Second, today such an attack requires lots of time and resources. CycleGANs need powerful computers and expertise to train and execute.

But face recognition systems and automated passport control are increasingly used for airport security around the world, a shift that has beenaccelerated by the covid-19 pandemic and the desire for touchless systems. The technology is also already widely used by governments and corporations in areas such as law enforcement, hiring, and event security—although many groups have called for a moratorium on such developments, and some cities have banned the technology.

There are other technical attempts to subvert face recognition. A University of Chicago team recently released Fawkes, a tool meant to “cloak” faces by slightly altering your photos on social media so as to fool the AI systems relying on scraped databases of billions of such pictures. Researchers from the AI firm Kneron also showed how masks can fool the face recognition systems already in use around the world.

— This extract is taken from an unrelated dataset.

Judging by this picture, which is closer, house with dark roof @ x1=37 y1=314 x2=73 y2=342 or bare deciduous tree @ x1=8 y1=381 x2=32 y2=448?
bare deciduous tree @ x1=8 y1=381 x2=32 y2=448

The McAfee researchers say their goal is ultimately to demonstrate the inherent vulnerabilities in these AI systems and make clear that human beings must stay in the loop.

“AI and facial recognition are incredibly powerful tools to assist in the pipeline of identifying and authorizing people,” Povolny says. “But when you just take them and blindly replace an existing system that relies entirely on a human without having some kind of a secondary check, then you all of a sudden have introduced maybe a greater weakness than you had before.”